:: Exercise passage ::

☆ ☆ ☆ ☆ ☆

“Affection opens our eyes to goodness we could not have seen, or should not have appreciated without it.” C.S. Lewis, The Four Loves

Bitterness is a cancer of the soul. We all have it. Sometimes it hides in the cells. Other times, it develops as a large tumor readily visible to everyone we come into contact with. Usually, it is that horrible kind of cancer that is like jellyfish tentacles that thread through our guts. We recognize it is there and–like a surgeon–we start cutting out small pieces only to discover there is more.

I lately find myself in the unfortunate position of being tempted toward bitterness. Worse, the more I give into it, the sweeter it seems. There is a simple satisfaction proclaiming judgement against people with whom I disagree by denouncing them (if only in my mind). It’s very easy to “cancel” people by proclaiming them “idiots”. It also makes me feel like the hero of my own story–which of course–in my minds eye–I always am.

I also enjoy joining “rallies” of other like minded individuals with whom I can digress about the “transgressions” of the “idiots”. It feels good to stab people in the back.

Boy is that an uncomfortable thing to put in print!

Mostly, I do this in my mind. At least I thought I did. Until I asked my son to prepare for an event recently and he said, “I’m not going! I don’t want to be anywhere around those wicked people!”

Gulp!

We see ourselves best through the eyes of those who love us the most. That is, if we are willing to listen.

I have determined that bitterness is the quickest and best way to lose friends and alienate people. And, like the unskilled surgeon I am, I have been trying to cut out the cancer. I don’t want to end up a “lonely and bitter old woman”. Candidly, the temptation to get a bunch of bunnies has been knocking on my door. That is, after all, what I used to do to avoid my feelings. I would hoard creatures until I was so busy cleaning litterboxes I didn’t have time to think about my feelings.

Upon reflection, I realize I lack the affection for some people I used to have. I also wonder how to get it back. I have been tolerating them under the guise of loving them but now I see it just won’t do. Toleration is as far removed from affection as arachnids are from octopi, and twice as deadly.

If we form friendships by discovering the things we have in common, do our differences automatically discredit the relationship? Is that why we fall out of favor with each other and say, “the friendship has run its course?” On a grander scale, is this why we break up or get divorced?

For instance, if God has called me to “love my neighbor” but I don’t “like them” should I stop praying for a tree to fall on their house? I only ask because one of my “neighbors” (a close friend) really annoys me and its not “Christian” to tell them what a jerk I think they are. And while I don’t explicitly pray for falling trees, I have stopped praying for God to protect them from harm. And it’s because of this cancer (bitterness!) that has spread throughout–and is twisting in my guts.

And I thought losing weight was hard!

Matthew 18 includes the parable of the unforgiving servant. The Apostle Peter (who must have been a lot like me) asked Jesus, “Lord, how often will my brother sin against me, and I forgive him? As many as seven times?” Jesus said to him, “I do not say to you seven times, but seventy-seven times.” (Matthew 18:21-22)

Why couldn’t Jesus have just said, “Peter, for you–three sounds like a good number. After all, the third time is a charm!”?

That pesky Jesus. Always sending an ice storm when I asked for snow.

And if that little splash of cold water wasn’t enough, he finished with, “So also my heavenly Father will do to every one of you, if you do not forgive your brother from your heart.” (Matthew 18:36) in reference to delivering the unforgiving servant over to the jailers. And by “jailers” I don’t think he was talking about jail.

☆ ☆ ☆ ☆ ☆

[Stored items]
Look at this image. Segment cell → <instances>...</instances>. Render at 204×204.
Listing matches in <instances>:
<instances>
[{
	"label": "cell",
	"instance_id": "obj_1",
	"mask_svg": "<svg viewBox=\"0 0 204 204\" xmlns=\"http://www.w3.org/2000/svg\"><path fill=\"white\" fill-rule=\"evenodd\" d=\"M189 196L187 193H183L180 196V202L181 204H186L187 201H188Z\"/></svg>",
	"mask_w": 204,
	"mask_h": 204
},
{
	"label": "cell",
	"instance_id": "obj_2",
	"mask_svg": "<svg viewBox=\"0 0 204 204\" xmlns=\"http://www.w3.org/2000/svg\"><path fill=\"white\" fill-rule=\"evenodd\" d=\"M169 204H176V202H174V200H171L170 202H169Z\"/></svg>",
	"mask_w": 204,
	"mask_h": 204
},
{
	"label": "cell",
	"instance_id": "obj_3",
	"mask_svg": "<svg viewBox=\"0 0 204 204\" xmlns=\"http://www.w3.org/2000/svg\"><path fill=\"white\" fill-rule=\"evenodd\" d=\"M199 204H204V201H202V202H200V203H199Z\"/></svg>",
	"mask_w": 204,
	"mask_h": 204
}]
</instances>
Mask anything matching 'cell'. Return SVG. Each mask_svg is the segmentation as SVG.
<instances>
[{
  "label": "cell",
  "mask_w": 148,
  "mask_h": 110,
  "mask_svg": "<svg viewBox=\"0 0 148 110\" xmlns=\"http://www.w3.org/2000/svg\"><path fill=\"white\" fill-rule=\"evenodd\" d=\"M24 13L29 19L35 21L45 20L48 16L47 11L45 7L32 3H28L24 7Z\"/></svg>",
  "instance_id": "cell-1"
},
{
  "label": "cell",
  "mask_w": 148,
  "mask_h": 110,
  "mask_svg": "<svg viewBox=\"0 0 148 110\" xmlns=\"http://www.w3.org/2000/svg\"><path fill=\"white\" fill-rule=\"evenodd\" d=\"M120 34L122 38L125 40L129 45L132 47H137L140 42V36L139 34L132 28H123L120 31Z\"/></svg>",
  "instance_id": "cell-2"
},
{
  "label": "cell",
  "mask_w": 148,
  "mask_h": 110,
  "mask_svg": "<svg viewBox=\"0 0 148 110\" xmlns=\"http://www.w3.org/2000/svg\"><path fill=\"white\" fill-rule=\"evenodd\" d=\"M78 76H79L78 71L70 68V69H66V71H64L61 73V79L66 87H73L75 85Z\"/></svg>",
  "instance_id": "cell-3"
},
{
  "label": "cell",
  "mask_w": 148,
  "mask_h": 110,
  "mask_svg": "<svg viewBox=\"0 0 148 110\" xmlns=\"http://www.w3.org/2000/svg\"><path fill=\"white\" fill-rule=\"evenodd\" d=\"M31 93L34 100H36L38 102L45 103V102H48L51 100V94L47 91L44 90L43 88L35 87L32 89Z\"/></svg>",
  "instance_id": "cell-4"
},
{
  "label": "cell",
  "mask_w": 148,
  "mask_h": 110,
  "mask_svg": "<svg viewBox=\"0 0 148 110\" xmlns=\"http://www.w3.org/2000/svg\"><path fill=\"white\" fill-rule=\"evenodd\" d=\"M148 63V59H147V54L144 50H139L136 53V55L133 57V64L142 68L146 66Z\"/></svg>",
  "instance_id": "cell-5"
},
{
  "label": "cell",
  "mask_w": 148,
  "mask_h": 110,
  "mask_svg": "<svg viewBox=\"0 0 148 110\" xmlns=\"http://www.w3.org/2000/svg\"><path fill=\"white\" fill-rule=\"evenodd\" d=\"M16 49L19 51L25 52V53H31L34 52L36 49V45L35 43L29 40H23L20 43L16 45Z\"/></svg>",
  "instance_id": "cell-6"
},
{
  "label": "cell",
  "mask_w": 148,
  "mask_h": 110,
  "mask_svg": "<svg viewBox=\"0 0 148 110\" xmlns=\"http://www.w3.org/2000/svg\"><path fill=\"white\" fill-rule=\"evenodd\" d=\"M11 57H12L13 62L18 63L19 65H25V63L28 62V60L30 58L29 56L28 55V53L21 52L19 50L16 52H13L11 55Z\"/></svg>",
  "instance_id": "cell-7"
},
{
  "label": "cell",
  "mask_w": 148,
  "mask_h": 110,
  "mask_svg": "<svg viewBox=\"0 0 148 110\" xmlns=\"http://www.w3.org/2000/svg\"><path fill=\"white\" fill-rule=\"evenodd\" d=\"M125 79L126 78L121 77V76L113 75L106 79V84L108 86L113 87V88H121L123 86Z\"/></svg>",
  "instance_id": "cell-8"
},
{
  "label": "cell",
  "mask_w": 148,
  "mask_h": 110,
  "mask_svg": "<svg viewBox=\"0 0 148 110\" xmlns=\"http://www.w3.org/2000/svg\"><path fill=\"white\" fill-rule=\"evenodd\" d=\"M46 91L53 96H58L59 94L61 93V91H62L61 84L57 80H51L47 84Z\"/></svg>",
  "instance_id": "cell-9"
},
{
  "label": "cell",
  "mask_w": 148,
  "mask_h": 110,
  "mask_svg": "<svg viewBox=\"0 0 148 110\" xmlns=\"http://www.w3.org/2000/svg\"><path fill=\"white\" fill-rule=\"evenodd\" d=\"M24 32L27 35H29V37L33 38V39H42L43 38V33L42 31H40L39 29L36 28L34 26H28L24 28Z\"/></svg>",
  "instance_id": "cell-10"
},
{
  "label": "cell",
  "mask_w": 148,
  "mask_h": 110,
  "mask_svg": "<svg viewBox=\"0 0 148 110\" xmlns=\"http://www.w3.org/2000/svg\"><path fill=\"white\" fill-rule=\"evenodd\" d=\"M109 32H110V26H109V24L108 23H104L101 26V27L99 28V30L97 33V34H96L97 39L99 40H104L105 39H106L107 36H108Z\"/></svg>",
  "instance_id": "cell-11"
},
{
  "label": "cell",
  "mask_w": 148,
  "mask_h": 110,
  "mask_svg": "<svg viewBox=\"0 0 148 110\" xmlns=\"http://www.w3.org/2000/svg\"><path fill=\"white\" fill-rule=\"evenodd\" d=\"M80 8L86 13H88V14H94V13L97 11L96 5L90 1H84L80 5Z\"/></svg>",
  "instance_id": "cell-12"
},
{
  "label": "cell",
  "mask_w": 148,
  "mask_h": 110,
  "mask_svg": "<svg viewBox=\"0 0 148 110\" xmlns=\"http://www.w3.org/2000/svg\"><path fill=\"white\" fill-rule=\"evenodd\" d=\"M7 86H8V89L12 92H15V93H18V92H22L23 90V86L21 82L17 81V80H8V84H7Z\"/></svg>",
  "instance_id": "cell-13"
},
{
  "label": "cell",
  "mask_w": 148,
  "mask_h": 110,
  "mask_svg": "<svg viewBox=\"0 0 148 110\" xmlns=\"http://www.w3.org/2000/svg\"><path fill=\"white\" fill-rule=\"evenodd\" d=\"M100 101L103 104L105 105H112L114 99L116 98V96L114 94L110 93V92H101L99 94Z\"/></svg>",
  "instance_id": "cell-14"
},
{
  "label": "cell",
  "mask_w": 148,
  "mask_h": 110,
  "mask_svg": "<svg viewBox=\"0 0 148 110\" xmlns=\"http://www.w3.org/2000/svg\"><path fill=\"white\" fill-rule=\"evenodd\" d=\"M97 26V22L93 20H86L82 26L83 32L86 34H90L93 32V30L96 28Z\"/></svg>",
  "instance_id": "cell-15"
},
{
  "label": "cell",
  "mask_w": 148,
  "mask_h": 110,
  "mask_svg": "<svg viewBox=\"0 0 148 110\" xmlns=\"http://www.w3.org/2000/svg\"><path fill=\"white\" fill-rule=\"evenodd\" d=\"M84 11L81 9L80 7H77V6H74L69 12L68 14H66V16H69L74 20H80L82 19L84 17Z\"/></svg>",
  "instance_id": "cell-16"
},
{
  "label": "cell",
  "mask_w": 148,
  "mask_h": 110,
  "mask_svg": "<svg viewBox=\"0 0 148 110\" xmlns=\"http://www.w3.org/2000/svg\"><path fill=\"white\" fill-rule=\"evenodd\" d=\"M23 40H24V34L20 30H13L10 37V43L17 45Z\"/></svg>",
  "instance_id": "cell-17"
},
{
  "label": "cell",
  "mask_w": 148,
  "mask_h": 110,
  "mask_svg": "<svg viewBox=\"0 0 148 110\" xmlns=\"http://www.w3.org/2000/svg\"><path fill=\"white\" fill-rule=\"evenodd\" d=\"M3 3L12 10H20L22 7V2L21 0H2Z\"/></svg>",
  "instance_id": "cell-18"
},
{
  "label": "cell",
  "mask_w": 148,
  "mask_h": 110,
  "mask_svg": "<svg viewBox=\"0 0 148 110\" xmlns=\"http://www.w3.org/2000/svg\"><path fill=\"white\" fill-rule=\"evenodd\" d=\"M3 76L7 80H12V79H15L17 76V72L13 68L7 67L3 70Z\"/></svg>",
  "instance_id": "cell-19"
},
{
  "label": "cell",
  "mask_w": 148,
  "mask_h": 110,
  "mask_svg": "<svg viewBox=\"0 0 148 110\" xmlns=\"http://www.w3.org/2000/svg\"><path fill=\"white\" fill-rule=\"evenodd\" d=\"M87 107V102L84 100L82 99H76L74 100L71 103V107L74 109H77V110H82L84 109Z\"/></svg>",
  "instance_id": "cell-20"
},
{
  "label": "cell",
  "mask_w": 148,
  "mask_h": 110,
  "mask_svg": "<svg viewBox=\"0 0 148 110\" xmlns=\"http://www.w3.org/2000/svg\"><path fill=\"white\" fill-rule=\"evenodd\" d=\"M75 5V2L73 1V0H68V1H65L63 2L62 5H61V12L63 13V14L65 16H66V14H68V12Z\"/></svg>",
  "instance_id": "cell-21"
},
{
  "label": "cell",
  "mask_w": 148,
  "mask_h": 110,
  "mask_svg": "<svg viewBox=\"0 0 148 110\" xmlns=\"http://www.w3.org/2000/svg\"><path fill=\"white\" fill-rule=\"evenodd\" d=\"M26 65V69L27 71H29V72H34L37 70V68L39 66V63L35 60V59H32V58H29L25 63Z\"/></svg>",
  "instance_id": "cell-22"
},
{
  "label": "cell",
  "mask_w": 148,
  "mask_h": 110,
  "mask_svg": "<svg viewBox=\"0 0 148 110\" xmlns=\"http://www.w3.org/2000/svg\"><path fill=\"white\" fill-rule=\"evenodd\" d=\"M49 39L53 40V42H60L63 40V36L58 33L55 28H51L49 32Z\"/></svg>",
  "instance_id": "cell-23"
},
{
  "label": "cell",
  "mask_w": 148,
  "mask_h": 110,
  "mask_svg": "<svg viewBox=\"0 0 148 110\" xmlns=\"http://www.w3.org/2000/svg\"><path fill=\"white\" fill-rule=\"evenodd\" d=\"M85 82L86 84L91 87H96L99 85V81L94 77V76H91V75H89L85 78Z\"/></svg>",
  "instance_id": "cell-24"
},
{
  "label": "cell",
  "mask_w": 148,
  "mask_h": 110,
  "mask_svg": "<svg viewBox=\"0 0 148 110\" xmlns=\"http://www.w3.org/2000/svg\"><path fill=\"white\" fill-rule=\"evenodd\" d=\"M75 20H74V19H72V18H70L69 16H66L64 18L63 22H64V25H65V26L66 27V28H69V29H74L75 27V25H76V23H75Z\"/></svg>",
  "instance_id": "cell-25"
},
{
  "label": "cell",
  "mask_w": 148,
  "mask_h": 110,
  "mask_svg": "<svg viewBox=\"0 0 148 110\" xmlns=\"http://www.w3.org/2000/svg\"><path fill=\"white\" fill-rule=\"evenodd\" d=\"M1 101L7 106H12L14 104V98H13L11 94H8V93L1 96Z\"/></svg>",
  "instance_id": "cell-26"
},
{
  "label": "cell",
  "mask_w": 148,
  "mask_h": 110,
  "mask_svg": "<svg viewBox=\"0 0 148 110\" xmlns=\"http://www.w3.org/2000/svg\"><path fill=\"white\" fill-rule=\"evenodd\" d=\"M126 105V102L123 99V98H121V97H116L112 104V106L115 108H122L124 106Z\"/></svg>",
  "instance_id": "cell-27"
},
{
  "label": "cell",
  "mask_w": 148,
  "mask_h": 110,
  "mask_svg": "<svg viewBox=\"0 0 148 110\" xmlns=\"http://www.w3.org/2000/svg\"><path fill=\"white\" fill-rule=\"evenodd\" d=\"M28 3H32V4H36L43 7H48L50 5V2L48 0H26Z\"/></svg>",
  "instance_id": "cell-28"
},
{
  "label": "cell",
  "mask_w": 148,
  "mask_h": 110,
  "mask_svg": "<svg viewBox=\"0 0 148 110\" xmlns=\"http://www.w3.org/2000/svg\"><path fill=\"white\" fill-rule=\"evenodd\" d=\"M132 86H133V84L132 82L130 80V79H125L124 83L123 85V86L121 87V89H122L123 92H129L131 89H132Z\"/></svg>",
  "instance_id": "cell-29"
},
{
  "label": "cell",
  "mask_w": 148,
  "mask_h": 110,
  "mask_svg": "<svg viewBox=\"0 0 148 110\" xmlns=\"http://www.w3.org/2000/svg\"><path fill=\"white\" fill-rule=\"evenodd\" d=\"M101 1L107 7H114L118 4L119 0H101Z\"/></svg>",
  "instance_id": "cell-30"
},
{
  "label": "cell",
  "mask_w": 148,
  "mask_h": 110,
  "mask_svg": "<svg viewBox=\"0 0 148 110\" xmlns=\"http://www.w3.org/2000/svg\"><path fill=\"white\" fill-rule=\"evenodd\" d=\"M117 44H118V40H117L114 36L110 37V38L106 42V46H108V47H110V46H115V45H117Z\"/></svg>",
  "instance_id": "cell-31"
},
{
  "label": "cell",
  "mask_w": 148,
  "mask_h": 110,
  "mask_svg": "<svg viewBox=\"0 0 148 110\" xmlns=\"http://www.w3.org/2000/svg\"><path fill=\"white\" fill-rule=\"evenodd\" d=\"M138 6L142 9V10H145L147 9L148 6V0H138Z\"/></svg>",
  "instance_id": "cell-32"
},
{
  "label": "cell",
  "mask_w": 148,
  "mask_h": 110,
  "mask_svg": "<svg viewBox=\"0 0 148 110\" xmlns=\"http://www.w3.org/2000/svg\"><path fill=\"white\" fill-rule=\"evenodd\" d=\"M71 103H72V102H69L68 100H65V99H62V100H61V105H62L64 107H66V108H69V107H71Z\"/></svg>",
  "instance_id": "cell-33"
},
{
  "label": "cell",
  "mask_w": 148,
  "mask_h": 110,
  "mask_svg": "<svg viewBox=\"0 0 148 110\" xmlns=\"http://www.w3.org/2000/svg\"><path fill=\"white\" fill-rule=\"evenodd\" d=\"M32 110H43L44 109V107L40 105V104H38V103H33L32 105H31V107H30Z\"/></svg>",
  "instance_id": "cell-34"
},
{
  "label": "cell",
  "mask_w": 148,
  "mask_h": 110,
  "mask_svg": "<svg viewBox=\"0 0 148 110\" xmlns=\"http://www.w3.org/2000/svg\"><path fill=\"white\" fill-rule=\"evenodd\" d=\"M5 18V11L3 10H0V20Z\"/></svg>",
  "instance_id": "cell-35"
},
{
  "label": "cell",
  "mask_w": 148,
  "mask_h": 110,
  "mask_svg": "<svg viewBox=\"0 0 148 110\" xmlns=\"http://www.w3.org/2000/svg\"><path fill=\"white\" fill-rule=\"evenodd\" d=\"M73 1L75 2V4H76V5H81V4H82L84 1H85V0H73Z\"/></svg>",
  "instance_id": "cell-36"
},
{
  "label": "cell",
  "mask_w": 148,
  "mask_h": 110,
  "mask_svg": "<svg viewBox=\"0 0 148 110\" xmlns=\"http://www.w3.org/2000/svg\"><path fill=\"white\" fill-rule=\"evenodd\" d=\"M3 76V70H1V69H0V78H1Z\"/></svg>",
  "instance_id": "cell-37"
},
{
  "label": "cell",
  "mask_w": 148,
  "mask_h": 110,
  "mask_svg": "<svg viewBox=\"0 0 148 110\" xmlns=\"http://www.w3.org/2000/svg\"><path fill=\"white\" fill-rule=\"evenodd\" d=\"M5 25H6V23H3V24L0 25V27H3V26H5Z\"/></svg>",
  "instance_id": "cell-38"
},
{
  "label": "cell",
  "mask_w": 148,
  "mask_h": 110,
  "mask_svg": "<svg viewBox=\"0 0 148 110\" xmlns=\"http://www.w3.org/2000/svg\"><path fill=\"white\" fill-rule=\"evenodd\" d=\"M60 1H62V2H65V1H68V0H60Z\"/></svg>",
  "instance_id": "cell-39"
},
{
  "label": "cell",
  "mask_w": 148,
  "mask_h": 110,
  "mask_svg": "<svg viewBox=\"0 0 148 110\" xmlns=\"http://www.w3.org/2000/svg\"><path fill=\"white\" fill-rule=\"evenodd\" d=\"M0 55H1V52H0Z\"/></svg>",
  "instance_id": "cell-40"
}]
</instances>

☆ ☆ ☆ ☆ ☆

:: Study questions ::
(a) Translate the sentence "We see ourselves best through the eyes of those who love us the most." from the essay on bitterness into Spanish.
(b) Repeat word for word the part of the essay on bitterness that opens with the words "And I thought" and closes with "asked for snow.".

:: Solutions to the exercise ::
(a) Nos vemos mejor a través de los ojos de quienes más nos aman.

(b)
And I thought losing weight was hard!

Matthew 18 includes the parable of the unforgiving servant. The Apostle Peter (who must have been a lot like me) asked Jesus, “Lord, how often will my brother sin against me, and I forgive him? As many as seven times?” Jesus said to him, “I do not say to you seven times, but seventy-seven times.” (Matthew 18:21-22)

Why couldn’t Jesus have just said, “Peter, for you–three sounds like a good number. After all, the third time is a charm!”?

That pesky Jesus. Always sending an ice storm when I asked for snow.